Military pilots have the opportunity to fly jets with the most cutting-edge technology. Flight programs are competitive, and all five branches of the U.S. military have an air fleet and need pilots. You must specifically request to fly jets rather than helicopters if that is the path you want to take as an aviator. Jet pilots participate in combat air support and attack, and may even conduct reconnaissance missions. Men and women who want to fly jets in the military must meet strict qualification requirements and complete extensive flight training.
All pilots are commissioned officers in the military. Specific commissioning requirements vary by branch, but all candidates must be citizens of the U.S. with at least a bachelor's degree. In addition, you must be in good legal and character standing. Drug use and criminal convictions may disqualify you from service. Officers may enter the service by attending a four-year military school, such as the U.S. Naval Academy or Air Force Academy, or by participating in the Reserve Officers’ Training Corps at an accredited university. If you already have completed a bachelor's degree, you may seek commission through officer candidate or training school.
To become an aviator, you must be in excellent physical health. You must get a comprehensive Class 1 Flight Physical and have normal color vision correctable to 20/20. In addition, you must meet the physical fitness and weight requirements of your branch. Pilots also face height restrictions. The Air Force, for example, requires pilots to be between 64 to 77 inches tall when standing and 34 to 40 inches tall when sitting.
Flight Aptitude Tests
Aviation applicants must take a multiple-choice military flight aptitude test. Each branch has its own aptitude test. The tests cover aviation information, instrument reading, mechanical comprehension, verbal ability and spacial skills.

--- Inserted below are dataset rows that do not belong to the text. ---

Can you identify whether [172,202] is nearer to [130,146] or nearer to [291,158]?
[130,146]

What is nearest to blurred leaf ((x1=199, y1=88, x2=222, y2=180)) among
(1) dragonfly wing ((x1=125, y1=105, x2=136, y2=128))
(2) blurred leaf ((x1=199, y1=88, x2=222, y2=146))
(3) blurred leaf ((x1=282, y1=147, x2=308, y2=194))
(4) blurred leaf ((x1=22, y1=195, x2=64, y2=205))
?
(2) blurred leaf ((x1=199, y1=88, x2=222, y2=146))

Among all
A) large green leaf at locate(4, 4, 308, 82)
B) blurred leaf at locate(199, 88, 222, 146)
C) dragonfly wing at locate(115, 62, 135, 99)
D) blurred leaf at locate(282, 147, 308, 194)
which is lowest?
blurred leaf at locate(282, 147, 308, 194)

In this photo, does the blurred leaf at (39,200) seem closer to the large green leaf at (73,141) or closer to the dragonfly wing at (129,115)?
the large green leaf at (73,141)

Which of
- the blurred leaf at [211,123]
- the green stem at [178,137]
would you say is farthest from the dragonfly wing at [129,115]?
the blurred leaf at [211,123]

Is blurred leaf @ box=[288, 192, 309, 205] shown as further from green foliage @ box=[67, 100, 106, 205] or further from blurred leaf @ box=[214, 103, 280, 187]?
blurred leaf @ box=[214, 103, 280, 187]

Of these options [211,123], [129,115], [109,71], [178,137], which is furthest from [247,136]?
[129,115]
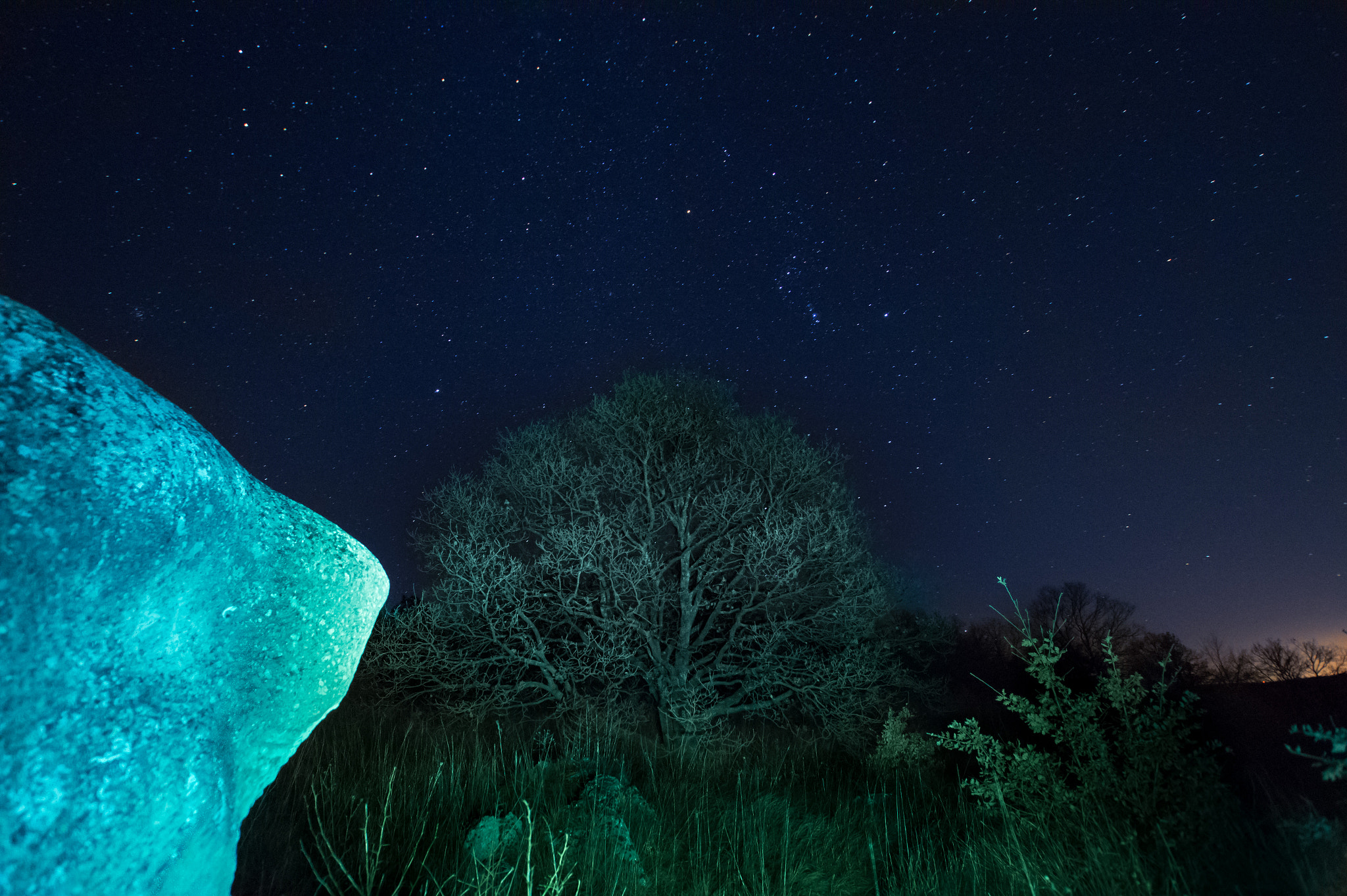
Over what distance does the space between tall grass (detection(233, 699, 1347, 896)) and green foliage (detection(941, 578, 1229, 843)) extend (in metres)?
0.14

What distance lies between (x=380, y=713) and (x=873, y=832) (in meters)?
7.00

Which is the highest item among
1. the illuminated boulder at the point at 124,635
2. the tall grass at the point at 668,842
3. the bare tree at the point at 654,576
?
the bare tree at the point at 654,576

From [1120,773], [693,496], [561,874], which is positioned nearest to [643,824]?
[561,874]

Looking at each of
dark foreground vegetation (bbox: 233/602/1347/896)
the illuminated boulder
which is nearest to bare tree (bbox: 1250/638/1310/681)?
dark foreground vegetation (bbox: 233/602/1347/896)

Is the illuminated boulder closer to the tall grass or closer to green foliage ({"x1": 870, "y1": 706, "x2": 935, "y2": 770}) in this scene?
the tall grass

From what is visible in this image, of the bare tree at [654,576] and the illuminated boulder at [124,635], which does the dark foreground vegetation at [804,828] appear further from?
the bare tree at [654,576]

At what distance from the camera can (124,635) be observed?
192 cm

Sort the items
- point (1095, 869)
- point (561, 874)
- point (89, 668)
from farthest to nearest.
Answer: point (561, 874), point (1095, 869), point (89, 668)

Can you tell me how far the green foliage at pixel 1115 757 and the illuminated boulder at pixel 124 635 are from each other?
3605 millimetres

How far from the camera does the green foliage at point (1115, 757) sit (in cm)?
297

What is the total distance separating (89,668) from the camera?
5.90 ft

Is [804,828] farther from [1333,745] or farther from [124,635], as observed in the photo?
[124,635]

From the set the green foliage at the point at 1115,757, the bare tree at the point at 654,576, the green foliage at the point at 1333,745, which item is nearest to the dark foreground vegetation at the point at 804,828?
the green foliage at the point at 1115,757

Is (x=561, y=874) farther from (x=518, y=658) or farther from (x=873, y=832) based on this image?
(x=518, y=658)
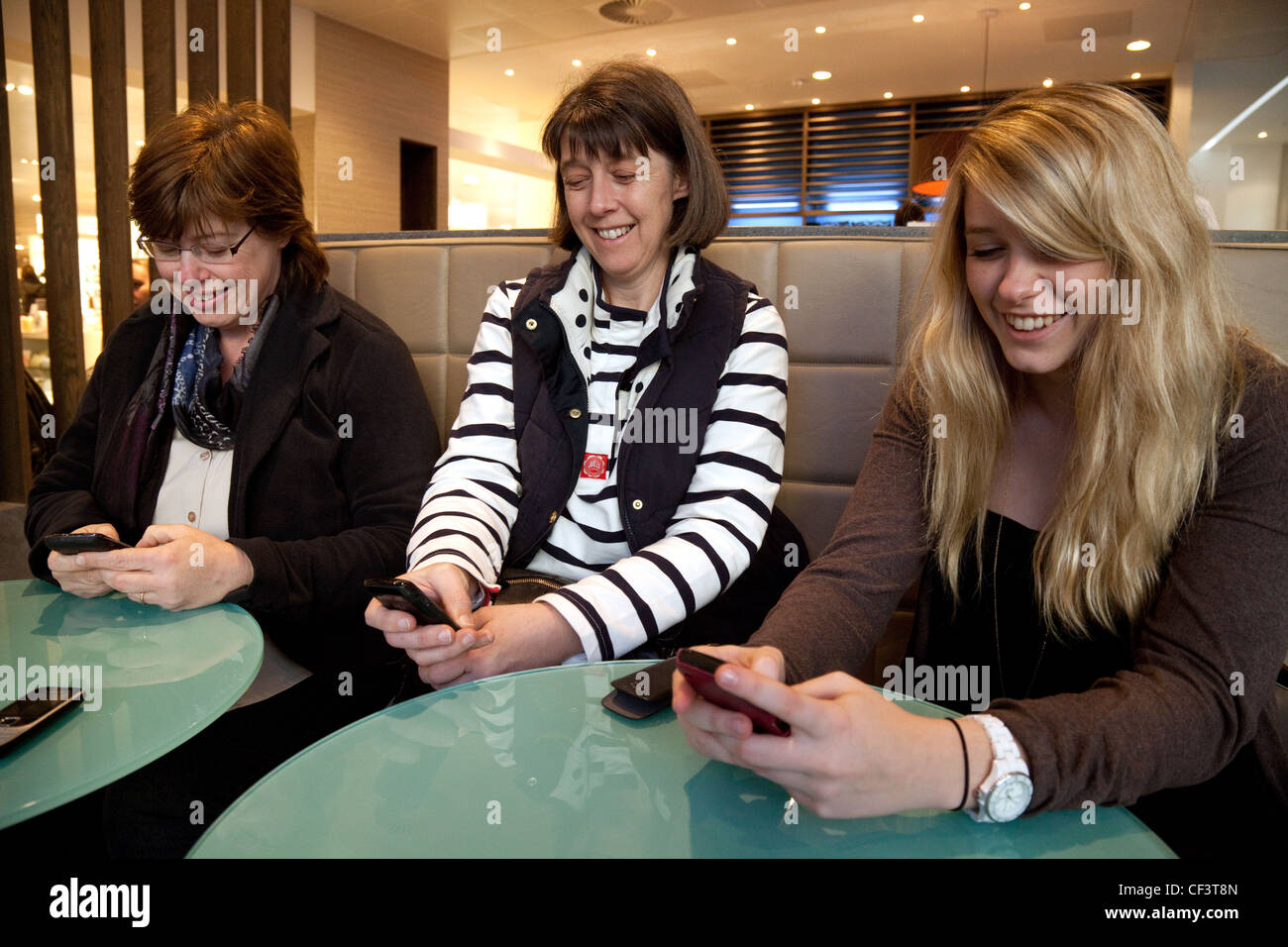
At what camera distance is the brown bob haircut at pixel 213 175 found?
1526 millimetres

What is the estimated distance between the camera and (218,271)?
158 centimetres

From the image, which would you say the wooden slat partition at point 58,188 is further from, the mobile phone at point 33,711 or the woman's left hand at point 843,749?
the woman's left hand at point 843,749

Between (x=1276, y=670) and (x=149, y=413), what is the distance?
1.74 m

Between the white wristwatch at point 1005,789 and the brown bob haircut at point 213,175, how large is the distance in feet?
4.86

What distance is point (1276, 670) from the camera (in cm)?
88

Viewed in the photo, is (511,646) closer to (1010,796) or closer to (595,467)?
(595,467)

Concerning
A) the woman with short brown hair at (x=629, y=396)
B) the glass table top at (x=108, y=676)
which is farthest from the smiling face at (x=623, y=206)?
the glass table top at (x=108, y=676)

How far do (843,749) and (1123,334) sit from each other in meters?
0.65

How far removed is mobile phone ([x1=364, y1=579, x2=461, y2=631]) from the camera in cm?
102

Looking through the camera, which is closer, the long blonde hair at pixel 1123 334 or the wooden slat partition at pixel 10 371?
the long blonde hair at pixel 1123 334

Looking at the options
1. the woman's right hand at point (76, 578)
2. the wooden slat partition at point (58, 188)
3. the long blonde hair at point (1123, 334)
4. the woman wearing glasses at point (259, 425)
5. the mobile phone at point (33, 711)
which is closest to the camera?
the mobile phone at point (33, 711)
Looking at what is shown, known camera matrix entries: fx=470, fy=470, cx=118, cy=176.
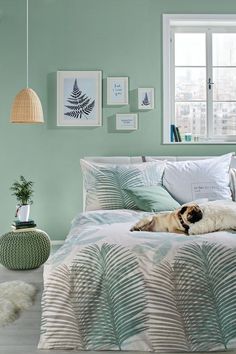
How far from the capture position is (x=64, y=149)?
479cm

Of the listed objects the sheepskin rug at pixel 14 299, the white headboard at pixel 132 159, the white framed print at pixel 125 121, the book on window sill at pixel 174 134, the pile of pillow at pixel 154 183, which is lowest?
the sheepskin rug at pixel 14 299

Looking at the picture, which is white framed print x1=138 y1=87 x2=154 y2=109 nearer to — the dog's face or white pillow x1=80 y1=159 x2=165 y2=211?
white pillow x1=80 y1=159 x2=165 y2=211

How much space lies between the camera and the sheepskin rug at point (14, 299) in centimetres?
280

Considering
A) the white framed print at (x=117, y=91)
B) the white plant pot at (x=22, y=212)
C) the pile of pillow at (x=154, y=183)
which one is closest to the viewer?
the pile of pillow at (x=154, y=183)

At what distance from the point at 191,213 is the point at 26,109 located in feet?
7.21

Prior to taking the exam, find out what topics are included in the aptitude test of your service branch and take time to study and prepare.
After being selected to become a pilot, you must complete flight training. The first year is initial training, followed by a second year of advanced flight training. You will complete classroom work and practice in simulators. Topics include FAA regulations, aerodynamics, engine operation, navigation systems and foul-weather flying. During advanced training, you will specialize in the specific jet you will fly during your career.
When you enlist in the military, you commit to serving for a specific period of time. Unlike civilian jobs, you may not simply quit the military whenever you want. The specific time commitment required for pilots varies by branch. The U.S. Navy, for example, requires pilots to serve eight years of active duty.